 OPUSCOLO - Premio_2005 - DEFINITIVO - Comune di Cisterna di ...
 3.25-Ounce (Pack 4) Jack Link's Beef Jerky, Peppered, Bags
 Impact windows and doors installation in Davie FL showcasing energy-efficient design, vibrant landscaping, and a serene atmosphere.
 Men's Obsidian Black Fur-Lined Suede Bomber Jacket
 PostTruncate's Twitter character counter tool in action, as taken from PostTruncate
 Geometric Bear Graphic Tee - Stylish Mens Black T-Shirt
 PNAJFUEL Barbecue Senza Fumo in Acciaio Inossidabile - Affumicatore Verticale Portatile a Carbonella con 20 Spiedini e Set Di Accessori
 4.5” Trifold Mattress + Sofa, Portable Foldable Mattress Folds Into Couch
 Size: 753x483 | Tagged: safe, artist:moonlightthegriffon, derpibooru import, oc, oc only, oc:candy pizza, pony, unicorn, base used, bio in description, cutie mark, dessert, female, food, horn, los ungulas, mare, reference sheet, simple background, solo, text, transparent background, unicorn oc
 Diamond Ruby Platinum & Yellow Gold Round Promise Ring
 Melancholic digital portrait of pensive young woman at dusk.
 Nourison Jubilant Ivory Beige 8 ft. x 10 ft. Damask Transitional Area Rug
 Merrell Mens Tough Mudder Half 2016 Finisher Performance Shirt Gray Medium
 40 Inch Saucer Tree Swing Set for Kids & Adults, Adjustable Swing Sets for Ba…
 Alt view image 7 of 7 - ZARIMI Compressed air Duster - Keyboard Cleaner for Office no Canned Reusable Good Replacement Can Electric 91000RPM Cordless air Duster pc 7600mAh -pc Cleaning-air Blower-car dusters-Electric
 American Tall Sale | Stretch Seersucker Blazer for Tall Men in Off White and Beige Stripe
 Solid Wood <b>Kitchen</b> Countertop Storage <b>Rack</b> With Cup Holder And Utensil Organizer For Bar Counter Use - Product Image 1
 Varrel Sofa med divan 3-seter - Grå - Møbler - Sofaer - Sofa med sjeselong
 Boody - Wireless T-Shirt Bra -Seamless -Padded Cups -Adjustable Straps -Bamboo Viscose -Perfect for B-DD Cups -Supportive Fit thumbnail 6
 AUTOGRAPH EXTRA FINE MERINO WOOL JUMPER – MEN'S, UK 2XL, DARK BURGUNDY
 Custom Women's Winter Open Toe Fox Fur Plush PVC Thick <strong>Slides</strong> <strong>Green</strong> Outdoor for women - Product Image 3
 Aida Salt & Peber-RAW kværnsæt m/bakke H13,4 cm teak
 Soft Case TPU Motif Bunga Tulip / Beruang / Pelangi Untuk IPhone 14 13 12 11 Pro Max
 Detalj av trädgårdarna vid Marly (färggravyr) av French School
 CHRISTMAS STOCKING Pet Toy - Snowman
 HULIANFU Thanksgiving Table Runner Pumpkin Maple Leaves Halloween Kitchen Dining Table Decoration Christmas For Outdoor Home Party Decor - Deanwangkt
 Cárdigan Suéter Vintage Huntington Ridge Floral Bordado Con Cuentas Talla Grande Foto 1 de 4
----
ACTIVITY:
The response should reproduce every entry above exactly.

TASK ANSWER:
 OPUSCOLO - Premio_2005 - DEFINITIVO - Comune di Cisterna di ...
 3.25-Ounce (Pack 4) Jack Link's Beef Jerky, Peppered, Bags
 Impact windows and doors installation in Davie FL showcasing energy-efficient design, vibrant landscaping, and a serene atmosphere.
 Men's Obsidian Black Fur-Lined Suede Bomber Jacket
 PostTruncate's Twitter character counter tool in action, as taken from PostTruncate
 Geometric Bear Graphic Tee - Stylish Mens Black T-Shirt
 PNAJFUEL Barbecue Senza Fumo in Acciaio Inossidabile - Affumicatore Verticale Portatile a Carbonella con 20 Spiedini e Set Di Accessori
 4.5” Trifold Mattress + Sofa, Portable Foldable Mattress Folds Into Couch
 Size: 753x483 | Tagged: safe, artist:moonlightthegriffon, derpibooru import, oc, oc only, oc:candy pizza, pony, unicorn, base used, bio in description, cutie mark, dessert, female, food, horn, los ungulas, mare, reference sheet, simple background, solo, text, transparent background, unicorn oc
 Diamond Ruby Platinum & Yellow Gold Round Promise Ring
 Melancholic digital portrait of pensive young woman at dusk.
 Nourison Jubilant Ivory Beige 8 ft. x 10 ft. Damask Transitional Area Rug
 Merrell Mens Tough Mudder Half 2016 Finisher Performance Shirt Gray Medium
 40 Inch Saucer Tree Swing Set for Kids & Adults, Adjustable Swing Sets for Ba…
 Alt view image 7 of 7 - ZARIMI Compressed air Duster - Keyboard Cleaner for Office no Canned Reusable Good Replacement Can Electric 91000RPM Cordless air Duster pc 7600mAh -pc Cleaning-air Blower-car dusters-Electric
 American Tall Sale | Stretch Seersucker Blazer for Tall Men in Off White and Beige Stripe
 Solid Wood <b>Kitchen</b> Countertop Storage <b>Rack</b> With Cup Holder And Utensil Organizer For Bar Counter Use - Product Image 1
 Varrel Sofa med divan 3-seter - Grå - Møbler - Sofaer - Sofa med sjeselong
 Boody - Wireless T-Shirt Bra -Seamless -Padded Cups -Adjustable Straps -Bamboo Viscose -Perfect for B-DD Cups -Supportive Fit thumbnail 6
 AUTOGRAPH EXTRA FINE MERINO WOOL JUMPER – MEN'S, UK 2XL, DARK BURGUNDY
 Custom Women's Winter Open Toe Fox Fur Plush PVC Thick <strong>Slides</strong> <strong>Green</strong> Outdoor for women - Product Image 3
 Aida Salt & Peber-RAW kværnsæt m/bakke H13,4 cm teak
 Soft Case TPU Motif Bunga Tulip / Beruang / Pelangi Untuk IPhone 14 13 12 11 Pro Max
 Detalj av trädgårdarna vid Marly (färggravyr) av French School
 CHRISTMAS STOCKING Pet Toy - Snowman
 HULIANFU Thanksgiving Table Runner Pumpkin Maple Leaves Halloween Kitchen Dining Table Decoration Christmas For Outdoor Home Party Decor - Deanwangkt
 Cárdigan Suéter Vintage Huntington Ridge Floral Bordado Con Cuentas Talla Grande Foto 1 de 4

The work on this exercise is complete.